Passage shown
══════════════════════════════

4 nothing wrong there other than the wifi board but i don't think that's the issue
5 i don't have a voltmeter so i don't know
and here are the logs
unknown.png


unknown.png

unknown.png
Sorry, I meant how many seconds does it take from pressing PWR to go "Beep...beep...beep..." Judging by the error alone I would guess 1-2s.

Unfortunately that bringup log didn't capture the error. Turn off the console. Flip rocker to on. Use the bringup command to start the console. The console should start...then YLOD. Hit enter, it should display more information. If not then type lasterrlog. I'm hoping to find that BitTraining error.

Looks like you do have the dreaded 3034 :( This is by far the most common problem with early model PS3's. I'm afraid that means a reflow/reball is needed. A reball may not fix it, because it could be a dead chip, but the only way to know is to reball and see.
 
Sorry, I meant how many seconds does it take from pressing PWR to go "Beep...beep...beep..." Judging by the error alone I would guess 1-2s.

══════════════════════════════

Raw records:
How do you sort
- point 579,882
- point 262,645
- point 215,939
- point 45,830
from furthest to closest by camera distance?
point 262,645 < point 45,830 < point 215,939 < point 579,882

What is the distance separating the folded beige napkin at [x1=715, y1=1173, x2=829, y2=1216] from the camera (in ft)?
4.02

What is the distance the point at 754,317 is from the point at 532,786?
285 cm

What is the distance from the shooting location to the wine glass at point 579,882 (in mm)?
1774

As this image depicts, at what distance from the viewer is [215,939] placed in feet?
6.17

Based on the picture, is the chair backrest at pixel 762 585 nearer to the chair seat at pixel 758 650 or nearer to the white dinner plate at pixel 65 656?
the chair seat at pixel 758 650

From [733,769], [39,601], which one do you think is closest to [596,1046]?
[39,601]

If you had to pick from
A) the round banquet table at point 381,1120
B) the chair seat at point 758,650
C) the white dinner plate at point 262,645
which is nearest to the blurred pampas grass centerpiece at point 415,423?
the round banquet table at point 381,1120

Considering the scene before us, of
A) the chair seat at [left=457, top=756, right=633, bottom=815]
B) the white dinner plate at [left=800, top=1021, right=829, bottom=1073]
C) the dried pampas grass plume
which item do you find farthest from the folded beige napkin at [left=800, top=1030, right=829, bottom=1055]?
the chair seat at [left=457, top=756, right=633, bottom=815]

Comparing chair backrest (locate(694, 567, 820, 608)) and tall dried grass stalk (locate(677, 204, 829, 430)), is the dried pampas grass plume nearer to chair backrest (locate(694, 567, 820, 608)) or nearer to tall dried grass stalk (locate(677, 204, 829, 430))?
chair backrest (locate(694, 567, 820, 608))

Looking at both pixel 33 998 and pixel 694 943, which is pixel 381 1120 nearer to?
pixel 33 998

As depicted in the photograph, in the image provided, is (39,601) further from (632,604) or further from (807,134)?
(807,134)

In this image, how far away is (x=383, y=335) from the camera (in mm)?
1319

══════════════════════════════

Written request A
In the forum thread about the console error, what command should be typed if pressing Enter does not display more information?
Written request B
Rewrite the entries from the line that has "In this image, how" through the end of the entries, replacing "camera" with "viewer" and leaving everything else unchanged.

Exercise output A
lasterrlog

Exercise output B
In this image, how far away is (x=383, y=335) from the viewer (in mm)?
1319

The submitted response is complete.